En este libro, Paul Veyne nos proporciona una imagen de Roma totalmente distinta: la de una sociedad llena de tabúes, en la que coexiste el refinamiento aristocrático con la brutalidad; la virtud republicana y la violencia erigida en espectáculo; entre la justicia y la ley del Talión.
De este modo, el autor nos muestra un mundo lleno de luces y sombras y nos revela las múltiples facetas de los romanos en relación con la política, el dinero, la pareja, la sexualidad, la vida y la muerte.
Un prólogo, naturalmente
Este prólogo, no obstante, arrancará con un texto inédito hasta la fecha.
En aquellos tiempos vivía un historiador especializado en el pensamiento antiguo que, a punto de emprender un largo viaje, metió en su maleta un libro recién publicado cuyo título no dejaba de intrigarle: Les Grecs ont-ils cru à leurs mythes? [ ¿Creyeron los griegos en sus mitos? ].
El autor, un sabio de primer orden, no era en modo alguno un desconocido para él: había leído algunos textos suyos, que citaba en sus propios estudios. Por ello, sentía curiosidad por saber qué respuesta había dado el docto maestro a pregunta tan peliaguda, que desde hacía varios años también suscitaba su interés. Desbordando conceptos, insoluble a cualquier dialéctica, esta cuestión se había resistido a la alquimia de los filósofos, habitualmente dedicados a la transmutación de los misterios en problemas. Vislumbraba una respuesta, sí, pero algo le impedía asumirla por entero y utilizarla. No conseguía, es cierto, situar esa sencillez con un mínimo de complicación conceptual, como conviene en filosofía. El título, como se decía en aquellos tiempos, le interpelaba. Corroído por la impaciencia, y sobre todo por lo mucho que apreciaba el estilo de este historiador excepcional, le parecía que una voz le susurraba al oído: “¡Cógelo y léelo!”. Aunque bastante familiarizado con san Agustín, no se decidía a alejarse demasiado del pastiche .
De modo que una mañana, el historiador de la filosofía abrió el libro y dedicó el día a leerlo.
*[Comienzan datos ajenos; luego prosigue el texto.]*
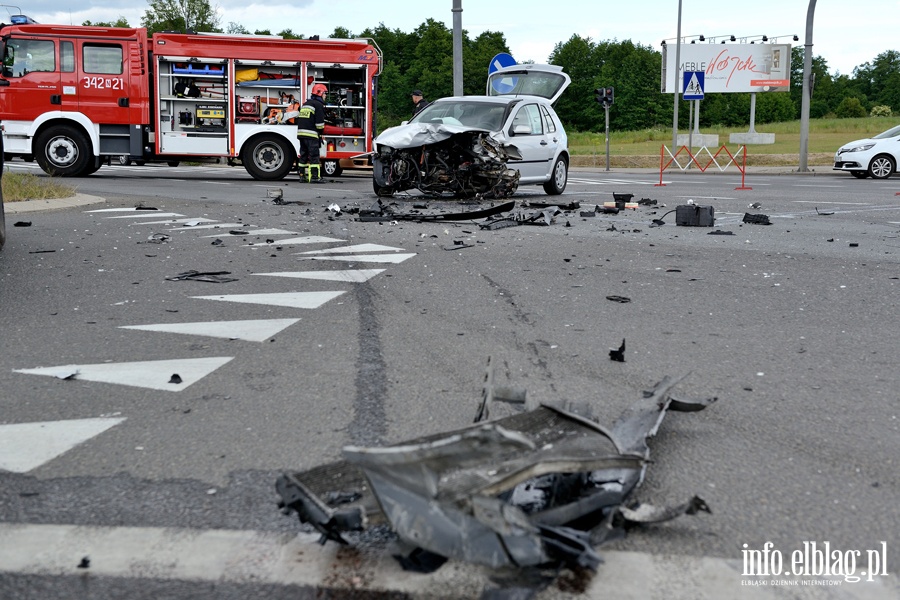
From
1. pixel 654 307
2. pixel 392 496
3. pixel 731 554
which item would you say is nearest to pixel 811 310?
pixel 654 307

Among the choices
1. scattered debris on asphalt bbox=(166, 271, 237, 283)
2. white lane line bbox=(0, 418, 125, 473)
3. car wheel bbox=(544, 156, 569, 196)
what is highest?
car wheel bbox=(544, 156, 569, 196)

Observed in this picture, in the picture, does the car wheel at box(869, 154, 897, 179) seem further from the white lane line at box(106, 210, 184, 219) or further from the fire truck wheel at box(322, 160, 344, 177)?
the white lane line at box(106, 210, 184, 219)

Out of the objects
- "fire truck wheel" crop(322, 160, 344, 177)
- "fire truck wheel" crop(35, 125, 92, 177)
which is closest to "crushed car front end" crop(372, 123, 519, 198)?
"fire truck wheel" crop(322, 160, 344, 177)

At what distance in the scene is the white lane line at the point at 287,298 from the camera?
670cm

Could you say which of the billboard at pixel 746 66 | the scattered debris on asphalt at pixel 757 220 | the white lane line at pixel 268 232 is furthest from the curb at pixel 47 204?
the billboard at pixel 746 66

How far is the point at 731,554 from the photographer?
109 inches

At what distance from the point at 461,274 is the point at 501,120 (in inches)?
339

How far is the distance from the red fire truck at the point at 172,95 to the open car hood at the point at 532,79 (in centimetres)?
501

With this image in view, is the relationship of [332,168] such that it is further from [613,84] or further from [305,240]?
[613,84]

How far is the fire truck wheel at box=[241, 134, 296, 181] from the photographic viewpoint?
21.5 metres

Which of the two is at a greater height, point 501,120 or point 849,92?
point 849,92

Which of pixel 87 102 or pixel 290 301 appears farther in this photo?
pixel 87 102

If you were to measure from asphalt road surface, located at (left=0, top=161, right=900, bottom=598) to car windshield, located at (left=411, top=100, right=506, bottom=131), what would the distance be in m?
5.71

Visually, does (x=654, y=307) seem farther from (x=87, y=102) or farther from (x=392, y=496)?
(x=87, y=102)
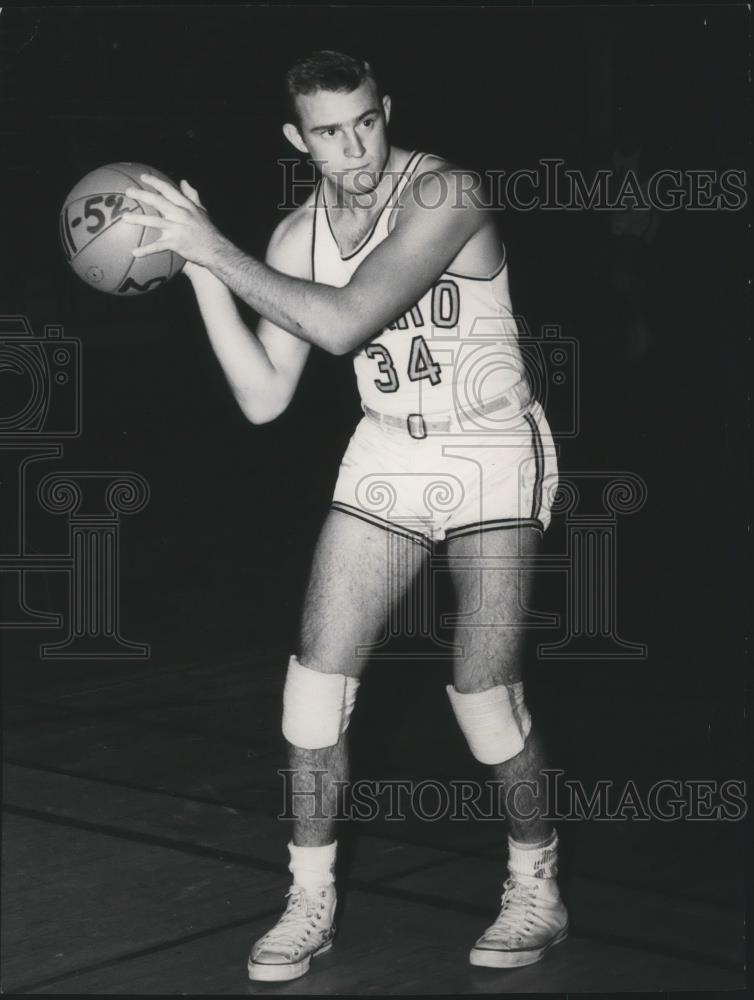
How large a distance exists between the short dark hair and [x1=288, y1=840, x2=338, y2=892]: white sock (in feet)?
5.58

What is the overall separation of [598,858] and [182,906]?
44.1 inches

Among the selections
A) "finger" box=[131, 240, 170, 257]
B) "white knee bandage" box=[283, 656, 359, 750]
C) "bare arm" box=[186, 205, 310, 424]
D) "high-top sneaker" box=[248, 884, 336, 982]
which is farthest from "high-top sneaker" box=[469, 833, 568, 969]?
"finger" box=[131, 240, 170, 257]

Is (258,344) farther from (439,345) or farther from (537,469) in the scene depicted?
(537,469)

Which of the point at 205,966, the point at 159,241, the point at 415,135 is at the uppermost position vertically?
the point at 415,135

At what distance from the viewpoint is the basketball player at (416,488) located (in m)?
3.45

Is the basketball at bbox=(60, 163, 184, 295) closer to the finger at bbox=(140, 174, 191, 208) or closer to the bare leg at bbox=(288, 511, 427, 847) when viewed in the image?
the finger at bbox=(140, 174, 191, 208)

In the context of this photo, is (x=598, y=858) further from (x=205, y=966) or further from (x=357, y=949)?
(x=205, y=966)

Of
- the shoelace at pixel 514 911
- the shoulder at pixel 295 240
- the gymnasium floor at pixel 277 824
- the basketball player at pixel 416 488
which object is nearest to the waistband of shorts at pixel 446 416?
the basketball player at pixel 416 488

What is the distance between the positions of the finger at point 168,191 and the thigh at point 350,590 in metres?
0.79

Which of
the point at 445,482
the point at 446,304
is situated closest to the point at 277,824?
the point at 445,482

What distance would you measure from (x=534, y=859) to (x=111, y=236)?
5.77ft

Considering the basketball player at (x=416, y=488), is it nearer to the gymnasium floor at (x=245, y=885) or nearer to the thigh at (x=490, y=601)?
the thigh at (x=490, y=601)

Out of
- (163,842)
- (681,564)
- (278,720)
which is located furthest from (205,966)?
(681,564)

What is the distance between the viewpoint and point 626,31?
1577 cm
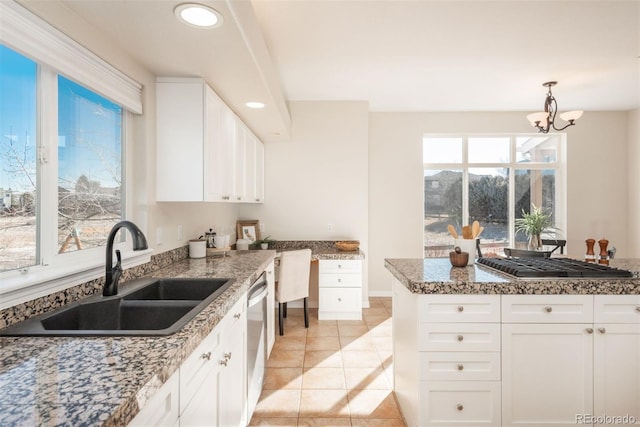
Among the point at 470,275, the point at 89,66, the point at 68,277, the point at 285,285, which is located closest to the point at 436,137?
the point at 285,285

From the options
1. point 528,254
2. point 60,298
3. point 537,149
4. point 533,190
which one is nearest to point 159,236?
point 60,298

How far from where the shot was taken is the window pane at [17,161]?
120cm

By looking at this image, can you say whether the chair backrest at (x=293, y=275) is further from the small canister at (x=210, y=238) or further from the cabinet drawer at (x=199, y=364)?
the cabinet drawer at (x=199, y=364)

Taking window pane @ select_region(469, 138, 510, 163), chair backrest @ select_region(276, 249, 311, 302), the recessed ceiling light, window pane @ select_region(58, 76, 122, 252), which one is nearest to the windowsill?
window pane @ select_region(58, 76, 122, 252)

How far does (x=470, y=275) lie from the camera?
1756 millimetres

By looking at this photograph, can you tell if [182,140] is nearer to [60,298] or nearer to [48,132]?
[48,132]

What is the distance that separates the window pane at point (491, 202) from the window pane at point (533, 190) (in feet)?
0.59

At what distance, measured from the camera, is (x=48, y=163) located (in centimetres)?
138

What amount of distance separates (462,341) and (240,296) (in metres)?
1.13

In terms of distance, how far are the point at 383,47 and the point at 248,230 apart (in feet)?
8.46

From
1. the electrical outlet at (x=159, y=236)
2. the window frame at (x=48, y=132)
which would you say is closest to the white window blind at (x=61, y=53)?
the window frame at (x=48, y=132)

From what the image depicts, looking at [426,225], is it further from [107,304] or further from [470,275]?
[107,304]

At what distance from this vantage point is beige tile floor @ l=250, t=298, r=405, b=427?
2.04 meters

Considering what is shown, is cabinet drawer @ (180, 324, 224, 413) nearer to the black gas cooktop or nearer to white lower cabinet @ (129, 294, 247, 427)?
white lower cabinet @ (129, 294, 247, 427)
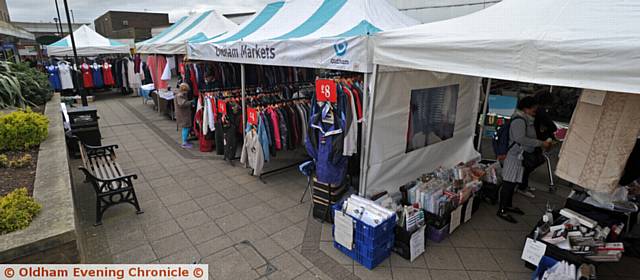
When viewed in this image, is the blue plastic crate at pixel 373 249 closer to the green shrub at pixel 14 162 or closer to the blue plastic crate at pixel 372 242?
the blue plastic crate at pixel 372 242

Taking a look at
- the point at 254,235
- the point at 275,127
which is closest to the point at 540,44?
the point at 254,235

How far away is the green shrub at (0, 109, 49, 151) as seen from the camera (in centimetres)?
352

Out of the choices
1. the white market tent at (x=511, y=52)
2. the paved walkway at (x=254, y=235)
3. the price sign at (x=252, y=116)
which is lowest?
the paved walkway at (x=254, y=235)

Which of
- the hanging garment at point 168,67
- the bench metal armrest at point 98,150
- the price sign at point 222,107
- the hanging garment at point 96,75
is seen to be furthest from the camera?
the hanging garment at point 96,75

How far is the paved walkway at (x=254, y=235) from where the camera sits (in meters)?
3.10

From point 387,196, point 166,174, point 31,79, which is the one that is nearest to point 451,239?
point 387,196

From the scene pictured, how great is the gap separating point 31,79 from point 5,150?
337 cm

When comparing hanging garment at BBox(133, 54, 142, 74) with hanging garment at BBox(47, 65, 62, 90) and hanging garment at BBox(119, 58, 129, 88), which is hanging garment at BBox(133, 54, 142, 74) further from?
hanging garment at BBox(47, 65, 62, 90)

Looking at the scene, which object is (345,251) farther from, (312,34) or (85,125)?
(85,125)

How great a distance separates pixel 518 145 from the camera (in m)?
3.79

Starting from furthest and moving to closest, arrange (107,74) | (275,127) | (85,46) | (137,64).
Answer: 1. (107,74)
2. (137,64)
3. (85,46)
4. (275,127)

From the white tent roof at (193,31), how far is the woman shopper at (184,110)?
1.18m

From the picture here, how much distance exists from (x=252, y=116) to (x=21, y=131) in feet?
8.87

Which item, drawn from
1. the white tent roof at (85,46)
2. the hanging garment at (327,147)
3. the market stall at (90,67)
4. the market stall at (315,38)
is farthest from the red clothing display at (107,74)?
the hanging garment at (327,147)
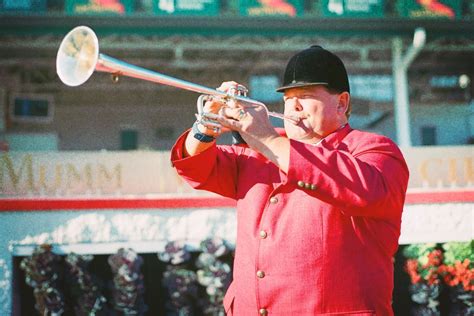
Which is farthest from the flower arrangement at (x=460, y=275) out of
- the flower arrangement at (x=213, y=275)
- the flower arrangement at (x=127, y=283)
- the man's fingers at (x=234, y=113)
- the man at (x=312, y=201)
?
the man's fingers at (x=234, y=113)

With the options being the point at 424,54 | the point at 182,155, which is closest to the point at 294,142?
the point at 182,155

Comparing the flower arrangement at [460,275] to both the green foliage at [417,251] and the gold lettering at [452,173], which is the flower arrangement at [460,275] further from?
the gold lettering at [452,173]

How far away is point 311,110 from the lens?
2.03 metres

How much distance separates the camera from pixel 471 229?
190 inches

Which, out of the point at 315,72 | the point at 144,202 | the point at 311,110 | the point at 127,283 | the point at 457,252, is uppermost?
the point at 315,72

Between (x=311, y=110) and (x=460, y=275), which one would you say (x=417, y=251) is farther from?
(x=311, y=110)

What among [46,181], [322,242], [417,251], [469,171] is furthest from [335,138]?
[469,171]

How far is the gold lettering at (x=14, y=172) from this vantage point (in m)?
4.57

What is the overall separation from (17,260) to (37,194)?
617mm

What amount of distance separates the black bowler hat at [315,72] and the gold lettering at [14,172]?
333 centimetres

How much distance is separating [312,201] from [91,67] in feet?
3.25

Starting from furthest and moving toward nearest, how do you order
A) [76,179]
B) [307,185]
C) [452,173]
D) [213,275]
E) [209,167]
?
[452,173], [76,179], [213,275], [209,167], [307,185]

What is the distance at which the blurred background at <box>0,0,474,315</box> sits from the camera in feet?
14.4

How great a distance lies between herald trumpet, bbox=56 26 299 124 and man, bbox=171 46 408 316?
0.08 m
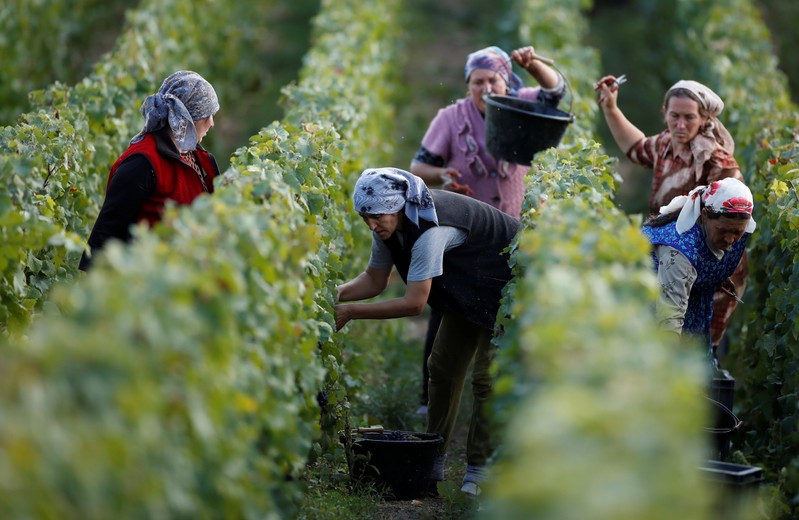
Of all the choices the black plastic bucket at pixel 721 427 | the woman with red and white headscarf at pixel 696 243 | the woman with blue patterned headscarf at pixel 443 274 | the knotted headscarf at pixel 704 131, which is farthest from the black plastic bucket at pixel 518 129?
the black plastic bucket at pixel 721 427

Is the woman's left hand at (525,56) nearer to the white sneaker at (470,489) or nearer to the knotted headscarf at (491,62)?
the knotted headscarf at (491,62)

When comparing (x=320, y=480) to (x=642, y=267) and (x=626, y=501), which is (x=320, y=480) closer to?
(x=642, y=267)

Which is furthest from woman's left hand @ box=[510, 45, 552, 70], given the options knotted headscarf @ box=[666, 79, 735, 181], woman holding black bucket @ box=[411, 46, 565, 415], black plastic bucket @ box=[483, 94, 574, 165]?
knotted headscarf @ box=[666, 79, 735, 181]

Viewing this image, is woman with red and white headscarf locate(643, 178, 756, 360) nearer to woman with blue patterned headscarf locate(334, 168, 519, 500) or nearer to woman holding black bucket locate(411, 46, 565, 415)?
woman with blue patterned headscarf locate(334, 168, 519, 500)

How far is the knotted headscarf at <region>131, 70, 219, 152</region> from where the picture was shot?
4.79 meters

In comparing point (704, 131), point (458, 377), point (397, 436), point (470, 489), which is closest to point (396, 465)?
point (397, 436)

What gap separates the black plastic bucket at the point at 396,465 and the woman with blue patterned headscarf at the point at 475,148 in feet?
5.35

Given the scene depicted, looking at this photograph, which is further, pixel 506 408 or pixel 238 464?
pixel 506 408

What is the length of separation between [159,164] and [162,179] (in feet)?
0.21

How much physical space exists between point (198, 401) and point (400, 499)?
8.01 ft

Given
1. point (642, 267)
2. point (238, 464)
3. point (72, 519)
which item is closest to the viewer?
point (72, 519)

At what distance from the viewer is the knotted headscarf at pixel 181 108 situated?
15.7ft

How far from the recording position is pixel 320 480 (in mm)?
4992

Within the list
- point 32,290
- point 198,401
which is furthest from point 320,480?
point 198,401
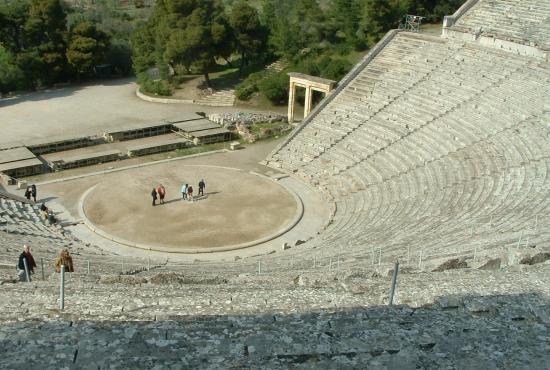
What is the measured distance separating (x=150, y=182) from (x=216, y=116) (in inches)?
375

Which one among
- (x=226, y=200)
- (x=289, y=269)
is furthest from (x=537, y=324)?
(x=226, y=200)

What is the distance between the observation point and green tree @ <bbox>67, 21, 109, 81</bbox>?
1578 inches

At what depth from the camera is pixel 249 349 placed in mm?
5871

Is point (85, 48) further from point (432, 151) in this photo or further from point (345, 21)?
point (432, 151)

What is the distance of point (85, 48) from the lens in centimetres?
4019

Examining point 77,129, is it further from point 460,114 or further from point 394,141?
point 460,114

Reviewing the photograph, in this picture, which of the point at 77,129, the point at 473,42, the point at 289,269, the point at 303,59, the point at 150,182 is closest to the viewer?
the point at 289,269

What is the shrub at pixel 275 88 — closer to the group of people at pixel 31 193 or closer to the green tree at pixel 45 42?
the green tree at pixel 45 42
Se detenía en un pasaje, volvía sobre otro, le asaltaba aquí y allá por una risa que calificaba de homérica y de nuevo se sumía en su meditación. Llegada la noche, se hizo la luz en su mente, expulsando a los monstruos conceptuales que el insomnio de la razón había engendrado. Estaba claro que sí: ¡sus queridos griegos, sus queridos romanos, creían en sus mitos! Siempre lo había sospechado, pero ahora sabía por qué, y sobre todo cómo. Aquella noche tuvo la impresión de que se acostaba menos […] de como se había levantado, y el júbilo le inspiró la idea de expresar su agradecimiento al autor. Cuando al romper del día apareció la aurora de rosados dedos, el filósofo tomó la pluma y confió al sabio historiador lo que en su mente anidaba. Es digno de señalar que no pasaron muchos días antes de que recibiera una respuesta que trascendía, y con mucho, la evasiva cortesía habitual en los ambientes universitarios.
De esta misiva de seis páginas se desprendía, entre otros aspectos no menos sustanciosos, que ambos, historiador y filósofo, tropezaban con la misma dificultad, que del mismo modo se habían abstenido de proponer la solución, al tiempo que se habían visto impelidos de la misma forma a esbozar una interpretación. Así, resultaba que el historiador era un entusiasta de la filosofía en la misma medida que el filósofo lo era de la historia. Y si se considera que la pasión por la Antigüedad griega y romana surgió en ambos a la edad de 12 años, ¿cómo negarse a ver ahí una señal de la providencia de los dioses?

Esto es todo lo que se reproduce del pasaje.